Z-scan technique

Schematic of a z-scan setup

In nonlinear optics z-scan technique is used to measure the non-linear index n2 (Kerr nonlinearity) and the non-linear absorption coefficient Δα via the "closed" and "open" methods, respectively. As nonlinear absorption can affect the measurement of the non-linear index, the open method is typically used in conjunction with the closed method to correct the calculated value. For measuring the real part of the nonlinear refractive index, the z-scan setup is used in its closed-aperture form. In this form, since the nonlinear material reacts like a weak z-dependent lens, the far-field aperture makes it possible to detect the small beam distortions in the original beam. Since the focusing power of this weak nonlinear lens depends on the nonlinear refractive index,[1] it would be possible to extract its value by analyzing the z-dependent data acquired by the detector and by cautiously interpreting them using an appropriate theory.[2] To measure the imaginary part of the nonlinear refractive index, or the nonlinear absorption coefficient, the z-scan setup is used in its open-aperture form. In open-aperture measurements, the far-field aperture is removed and the whole signal is measured by the detector. By measuring the whole signal, the beam small distortions become insignificant and the z-dependent signal variation is due to the nonlinear absorption entirely. Despite its simplicity, in many cases, the original z-scan theory is not completely accurate, e.g. when the investigated sample has inhomogeneous optical nonlinear properties,[3] or when the nonlinear medium response to laser radiation is nonlocal in space. Whenever the laser induced nonlinear response at a certain point of the medium is not solely determined by the laser intensity at that point, but also depends on the laser intensity in the surrounding regions, it will be called a nonlocal nonlinear optical response. Generally, a variety of mechanisms may contribute to the nonlinearity, some of which may be nonlocal. For instance, when the nonlinear medium is dispersed inside a dielectric solution, reorientation of the dipoles (permanent or induced molecular dipoles) as a result of the optical field action is nonlocal in space and changes the electric field experienced by the nonlinear medium. The nonlocal z-scan theory,[4] can be used for systematically analyzing the role of various mechanisms in producing the nonlocal nonlinear response of different materials.

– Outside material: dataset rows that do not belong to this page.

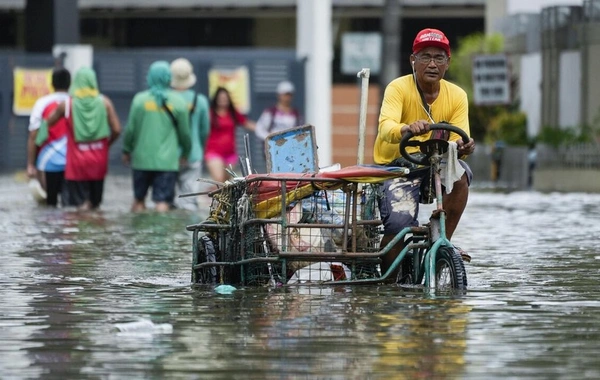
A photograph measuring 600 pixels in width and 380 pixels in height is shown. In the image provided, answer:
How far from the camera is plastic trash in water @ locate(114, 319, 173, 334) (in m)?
8.47

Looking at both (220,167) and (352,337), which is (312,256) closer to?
(352,337)

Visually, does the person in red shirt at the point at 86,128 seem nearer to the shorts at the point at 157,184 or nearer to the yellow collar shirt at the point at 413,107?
the shorts at the point at 157,184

  1. ^ Vaziri, M R R (2015). "Comment on "Nonlinear refraction measurements of materials using the moiré deflectometry"". Optics Communications. 357: 200–201. Bibcode:2015OptCo.357..200R. doi:10.1016/j.optcom.2014.09.017.
  2. ^ Sheik-Bahae, M (1990). "Sensitive measurement of optical nonlinearities using a single beam" (PDF). IEEE Journal of Quantum Electronics. 26 (4): 760–769. Bibcode:1990IJQE...26..760S. doi:10.1109/3.53394.
  3. ^ Belashov, Andrei V.; Chau-Jern Cheng; Nikolay V. Petrov (2021). "Noncollinear degenerate phase modulation in samples with inhomogeneous optical nonlinear properties [Invited]" (PDF). Applied Optics. 60 (10): B14. Bibcode:2021ApOpt..60B..14B. doi:10.1364/AO.415102. S2CID 232773439.
  4. ^ Rashidian Vaziri, M R (2013). "Z-scan theory for nonlocal nonlinear media with simultaneous nonlinear refraction and nonlinear absorption". Applied Optics. 52 (20): 4843–8. Bibcode:2013ApOpt..52.4843R. doi:10.1364/AO.52.004843. PMID 23852196.